Hello, I'm Xiao Wu 🧐
Jupiter notebook is not only a friendly Python editor, but also an efficient tool integrating programming and writing! Recently, a little friend saw a screenshot of my Jupiter notebook and asked why you output the results without writing the variable name?
Hey, hey, at this time, I found that many people don't know this skill.
Text start~
Today, I recommend an unknown Jupyter Notebook skill.
Default output
Although I may edit Python files directly with Sublime Text at ordinary times, if it involves processing data, I'm still used to opening Jupyter Notebook.
Let's take the Pandas statement most commonly used in data processing as an example, as shown below.
import pandas as pd data = {"Car": ["A", "B", "C", "D", "E", "F"], "Color": ["Red", "Yellow", "Black", "Green", "Black", "Red"], "Year": ["1990", "1980", "2003", "2000", "2001", "2004"], "Rating": ["2.5", "1.5", "3.8", "9.7", "8.9", "3.2"]} df = pd.DataFrame(data) df.head()

After reading the dataset data, the DataFrame does not output data by default.

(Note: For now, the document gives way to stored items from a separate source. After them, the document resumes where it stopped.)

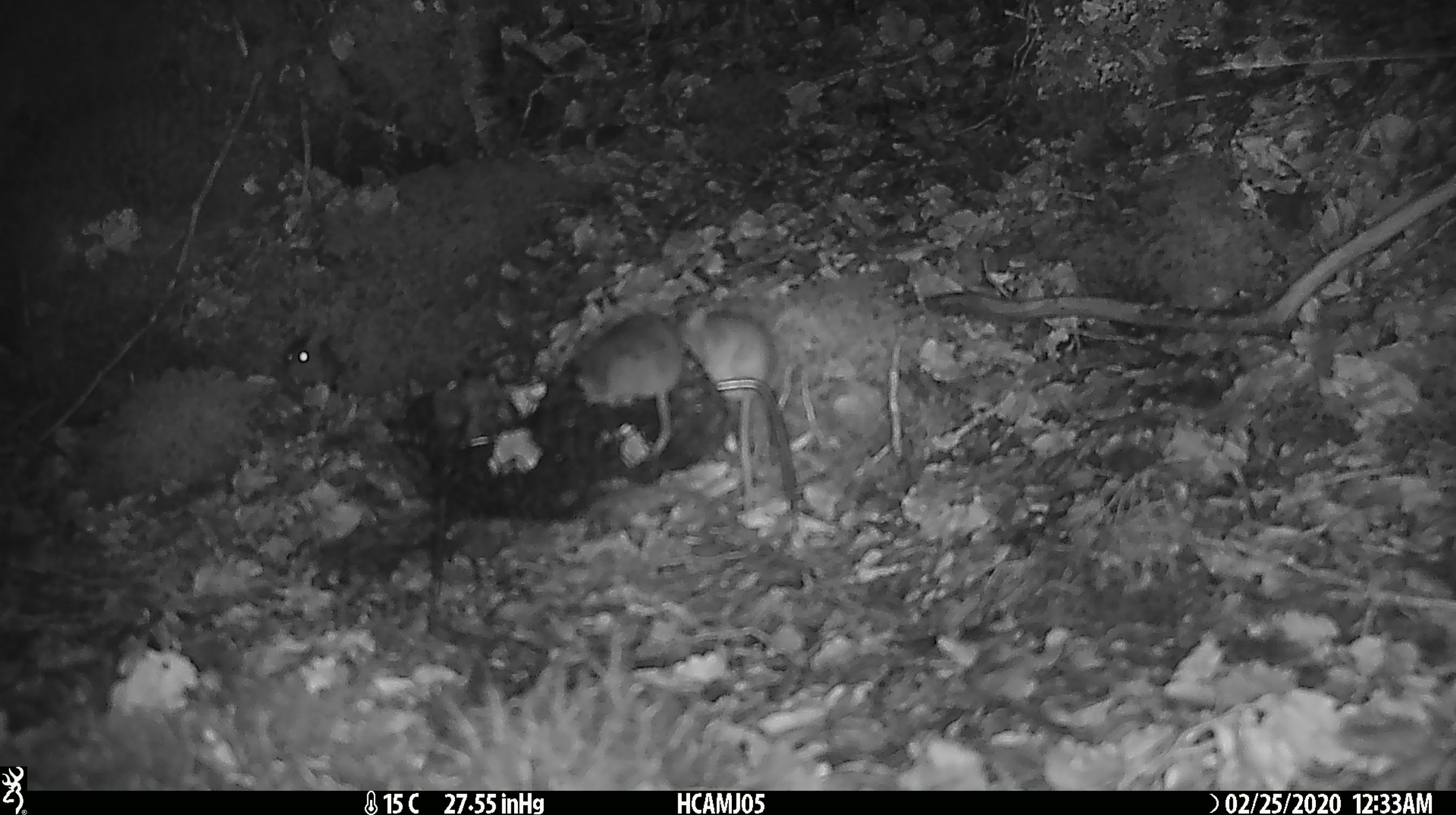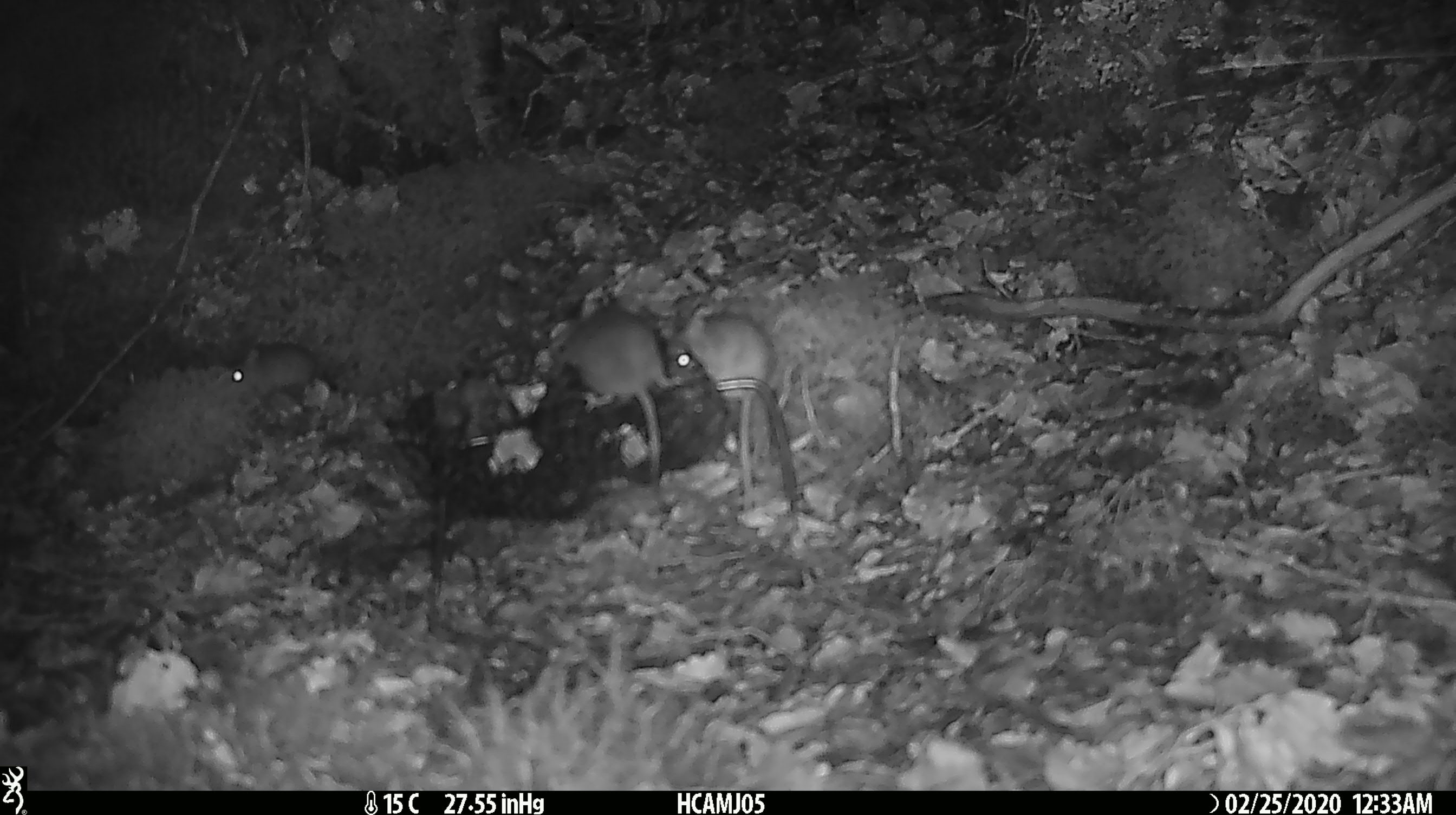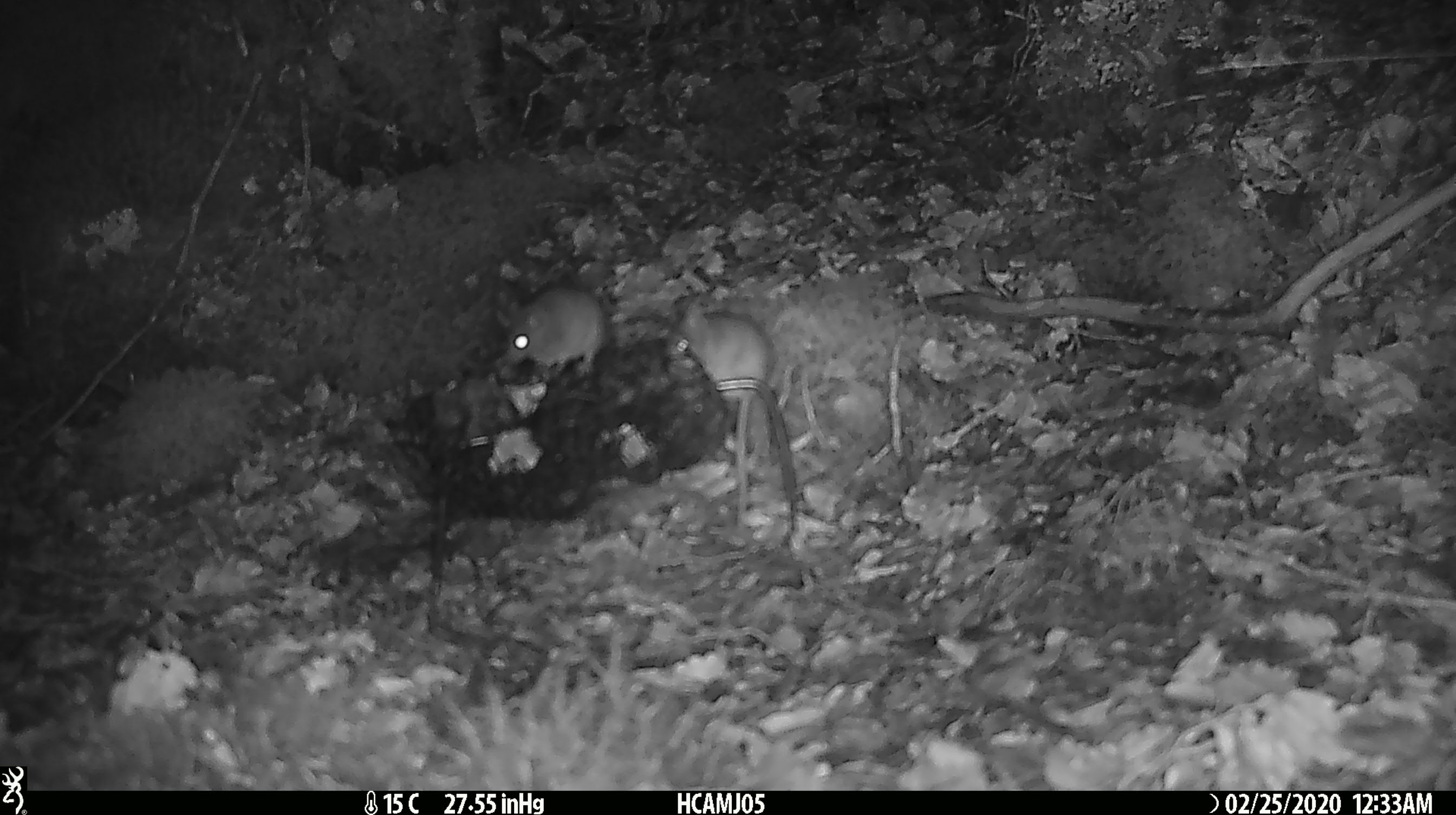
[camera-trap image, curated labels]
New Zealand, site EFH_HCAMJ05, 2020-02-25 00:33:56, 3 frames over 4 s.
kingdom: Animalia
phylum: Chordata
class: Mammalia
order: Rodentia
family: Muridae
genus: Mus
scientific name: Mus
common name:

We usually write the variable name df again to preview the data, or use the head() method to check the first five lines.
However, when we process a large amount of data, we need to write a df.head or DF to check the new DataFrame object for each operation (replacement, operation, conversion, splicing, etc.).
This is really troublesome. How to improve efficiency?
Change default output
Since Jupiter notebook is built on the IPython library, we can change the default output behavior by running the following code. It changes the way interactive shell s in IPython that Jupiter notebook relies on work.
from IPython.core.interactiveshell import InteractiveShell InteractiveShell.ast_node_interactivity = "last_expr_or_assign"
Its function is to display the calculation result of the last expression or the value used in the assignment statement.

After running these two lines of code, we will run the previous Pandas code and find:

As shown in the figure above, we no longer need to run df.head, and the created DataFrame object will be automatically displayed for us to check the data.
For other operations, the same output results are obtained.

In this way, we can directly display the DataFrame object after each operation.
Is it convenient~
In fact, in addition to the "last_expr_or_assign" option, we can also try other options.
ast_node_interactivity = Enum(['all', 'last', 'last_expr', 'none', 'last_expr_or_assign'], default_value='last_expr', help=""" 'all', 'last', 'last_expr' or 'none', 'last_expr_or_assign' specifying which nodes should be run interactively (displaying output from expressions). """ ).tag(config=True)
For example, we will ast_ node_ After the interaction setting is changed to all,
from IPython.core.interactiveshell import InteractiveShell InteractiveShell.ast_node_interactivity = "all"
You can output multiple results at one time.

put things right once and for all
However, I like laziness most. I'm certainly not happy to enter these two lines of code every time I create a new Notebook.
from IPython.core.interactiveshell import InteractiveShell InteractiveShell.ast_node_interactivity = "last_expr_or_assign"
So we can use this scheme once and for all:
On our computer /. IPython / profile_ In the default directory, create a directory named ipython_config.py file.

Then write the following code to ipython_config.py file.
c = get_config() c.InteractiveShell.ast_node_interactivity = "last_expr_or_assign"

After creating this file, we will create any Notebook file, and the output behavior after opening will be fixed.
Suppress output
At this time, a small partner will ask, what if I don't want to output some code cells.
Ah, this...
Why don't you change it back?
Forget it, there's another way,
Just add a semicolon after your code to suppress the output.

As shown in the figure above, when we end with a semicolon, no more output is displayed.